* **PROVIDED MATERIAL**

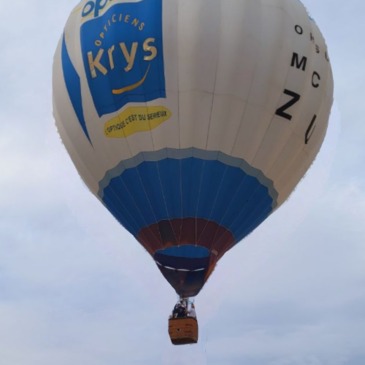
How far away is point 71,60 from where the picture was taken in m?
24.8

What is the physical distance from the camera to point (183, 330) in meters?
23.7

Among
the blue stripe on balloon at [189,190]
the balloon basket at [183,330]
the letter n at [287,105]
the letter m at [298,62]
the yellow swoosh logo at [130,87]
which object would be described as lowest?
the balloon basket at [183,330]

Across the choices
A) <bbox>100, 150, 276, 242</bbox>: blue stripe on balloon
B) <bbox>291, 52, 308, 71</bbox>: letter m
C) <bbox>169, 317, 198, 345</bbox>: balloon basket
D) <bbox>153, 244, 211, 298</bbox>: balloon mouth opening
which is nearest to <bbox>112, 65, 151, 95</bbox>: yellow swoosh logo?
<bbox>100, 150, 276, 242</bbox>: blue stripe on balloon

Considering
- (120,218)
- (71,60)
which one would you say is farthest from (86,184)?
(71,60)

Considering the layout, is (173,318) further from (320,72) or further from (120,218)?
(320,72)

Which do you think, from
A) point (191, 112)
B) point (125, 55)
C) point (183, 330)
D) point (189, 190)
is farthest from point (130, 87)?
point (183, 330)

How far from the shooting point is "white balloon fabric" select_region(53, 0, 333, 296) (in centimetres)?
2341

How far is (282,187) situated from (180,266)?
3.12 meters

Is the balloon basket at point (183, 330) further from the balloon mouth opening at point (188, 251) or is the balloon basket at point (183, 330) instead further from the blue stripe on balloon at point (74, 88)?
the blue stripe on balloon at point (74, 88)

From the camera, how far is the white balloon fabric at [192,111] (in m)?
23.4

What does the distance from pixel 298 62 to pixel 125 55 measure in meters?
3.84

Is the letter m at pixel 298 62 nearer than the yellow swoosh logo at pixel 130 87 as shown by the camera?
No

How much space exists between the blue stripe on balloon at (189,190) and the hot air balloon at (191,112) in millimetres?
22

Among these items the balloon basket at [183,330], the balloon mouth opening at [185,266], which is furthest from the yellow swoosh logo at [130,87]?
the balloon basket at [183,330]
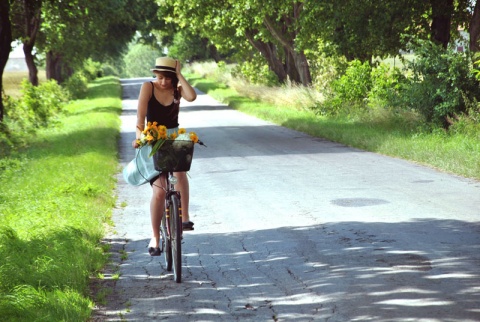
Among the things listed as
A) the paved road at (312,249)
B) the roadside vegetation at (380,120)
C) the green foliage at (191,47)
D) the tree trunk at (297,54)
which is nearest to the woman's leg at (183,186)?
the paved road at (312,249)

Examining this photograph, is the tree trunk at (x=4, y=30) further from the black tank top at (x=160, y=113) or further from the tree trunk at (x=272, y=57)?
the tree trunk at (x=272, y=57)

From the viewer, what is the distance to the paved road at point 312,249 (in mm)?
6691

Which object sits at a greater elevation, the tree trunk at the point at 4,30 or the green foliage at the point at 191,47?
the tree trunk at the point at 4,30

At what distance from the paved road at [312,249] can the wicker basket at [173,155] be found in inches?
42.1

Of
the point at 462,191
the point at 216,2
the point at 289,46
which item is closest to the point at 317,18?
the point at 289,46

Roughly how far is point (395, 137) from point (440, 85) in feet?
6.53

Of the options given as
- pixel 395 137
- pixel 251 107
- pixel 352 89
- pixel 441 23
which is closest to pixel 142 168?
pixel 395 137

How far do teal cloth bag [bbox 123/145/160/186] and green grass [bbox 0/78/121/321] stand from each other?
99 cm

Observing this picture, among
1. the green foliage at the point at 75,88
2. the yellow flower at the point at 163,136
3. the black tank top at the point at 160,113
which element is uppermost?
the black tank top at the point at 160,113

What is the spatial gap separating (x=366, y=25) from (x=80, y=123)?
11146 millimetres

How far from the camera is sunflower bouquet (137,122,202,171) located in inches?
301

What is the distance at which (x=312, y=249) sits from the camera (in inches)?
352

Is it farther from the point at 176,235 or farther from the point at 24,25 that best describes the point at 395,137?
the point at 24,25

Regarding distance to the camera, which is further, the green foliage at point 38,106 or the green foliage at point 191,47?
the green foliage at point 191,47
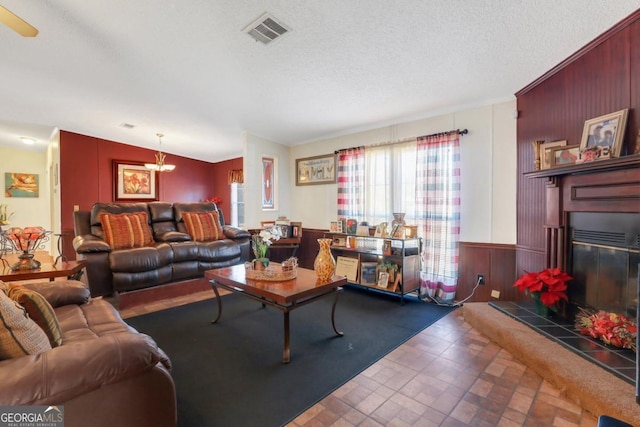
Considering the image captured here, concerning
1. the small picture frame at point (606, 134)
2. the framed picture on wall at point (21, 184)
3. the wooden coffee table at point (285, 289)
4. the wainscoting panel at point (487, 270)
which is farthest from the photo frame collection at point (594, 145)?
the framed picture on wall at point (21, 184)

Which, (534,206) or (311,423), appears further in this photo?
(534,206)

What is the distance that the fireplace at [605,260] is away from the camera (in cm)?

* **WHAT IS REQUIRED**
Copy all of the lines above word for word, but leave out the pictures.

* **THE SOLUTION**
How far away is point 71,60 from where the picture was taken in m?
24.8

What is the physical distance from the camera to point (183, 330) in meters?
23.7

Among
the blue stripe on balloon at [189,190]
the balloon basket at [183,330]
the letter n at [287,105]
the letter m at [298,62]
the yellow swoosh logo at [130,87]
which object would be described as lowest?
the balloon basket at [183,330]

Across the choices
A) <bbox>100, 150, 276, 242</bbox>: blue stripe on balloon
B) <bbox>291, 52, 308, 71</bbox>: letter m
C) <bbox>169, 317, 198, 345</bbox>: balloon basket
D) <bbox>153, 244, 211, 298</bbox>: balloon mouth opening
which is nearest to <bbox>112, 65, 151, 95</bbox>: yellow swoosh logo?
<bbox>100, 150, 276, 242</bbox>: blue stripe on balloon

Considering
- (120,218)
- (71,60)
which one would you say is farthest from (86,184)?
(71,60)

Considering the layout, is (173,318) further from (320,72) or further from (120,218)?
(320,72)

Which do you think, from
A) point (191, 112)
B) point (125, 55)
C) point (183, 330)
D) point (189, 190)
is farthest from point (130, 87)?
point (183, 330)

How far from the shooting point is "white balloon fabric" select_region(53, 0, 333, 296) (in centimetres)?
2341

How far is (282,187) situated from (180,266)?
3.12 meters

Is the balloon basket at point (183, 330) further from the balloon mouth opening at point (188, 251) or is the balloon basket at point (183, 330) instead further from the blue stripe on balloon at point (74, 88)?
the blue stripe on balloon at point (74, 88)

From the camera, how far is the white balloon fabric at [192,111] (in m)?
23.4

What does the distance from pixel 298 62 to pixel 125 55 measure in meters?
3.84

Is the letter m at pixel 298 62 nearer than the yellow swoosh logo at pixel 130 87 as shown by the camera?
No

How much space exists between the blue stripe on balloon at (189,190) and the hot air balloon at (191,112) in millimetres?
22

Among these items the balloon basket at [183,330], the balloon mouth opening at [185,266], which is furthest from the yellow swoosh logo at [130,87]?
the balloon basket at [183,330]
Among the things listed as
A) the paved road at (312,249)
B) the roadside vegetation at (380,120)
C) the green foliage at (191,47)
D) the tree trunk at (297,54)
which is nearest to the woman's leg at (183,186)?
the paved road at (312,249)

Examining this photograph, is the tree trunk at (x=4, y=30) further from the black tank top at (x=160, y=113) or further from the tree trunk at (x=272, y=57)?
the tree trunk at (x=272, y=57)

From the viewer, what is the distance to the paved road at point 312,249 (in mm)?
6691

Which object sits at a greater elevation, the tree trunk at the point at 4,30 or the green foliage at the point at 191,47?
the tree trunk at the point at 4,30

At what distance from the paved road at [312,249] can the wicker basket at [173,155] be found in inches?
42.1

Of
the point at 462,191
the point at 216,2
the point at 289,46
which item is closest to the point at 317,18?
the point at 289,46

Roughly how far is point (395, 137) from point (440, 85) in feet?
6.53

Of the options given as
- pixel 395 137
- pixel 251 107
- pixel 352 89
- pixel 441 23
which is closest to pixel 142 168?
pixel 395 137

How far do teal cloth bag [bbox 123/145/160/186] and green grass [bbox 0/78/121/321] stand from each other?
99 cm

Observing this picture, among
1. the green foliage at the point at 75,88
2. the yellow flower at the point at 163,136
3. the black tank top at the point at 160,113
which element is uppermost?
the black tank top at the point at 160,113

What is the spatial gap separating (x=366, y=25) from (x=80, y=123)?
11146 millimetres

How far from the camera is sunflower bouquet (137,122,202,171) located in inches?
301

What is the distance at which (x=312, y=249) sits from the camera (in inches)?
352

Is it farther from the point at 176,235 or farther from the point at 24,25 that best describes the point at 395,137?
the point at 24,25

Regarding distance to the camera, which is further, the green foliage at point 38,106 or the green foliage at point 191,47?
the green foliage at point 191,47
Considering the image captured here, concerning
1. the small picture frame at point (606, 134)
2. the framed picture on wall at point (21, 184)
3. the wooden coffee table at point (285, 289)
4. the wainscoting panel at point (487, 270)
which is farthest from the photo frame collection at point (594, 145)?
the framed picture on wall at point (21, 184)

Which, (534,206) or (311,423), appears further in this photo?
(534,206)

What is the distance that the fireplace at [605,260] is away from the camera (in cm)?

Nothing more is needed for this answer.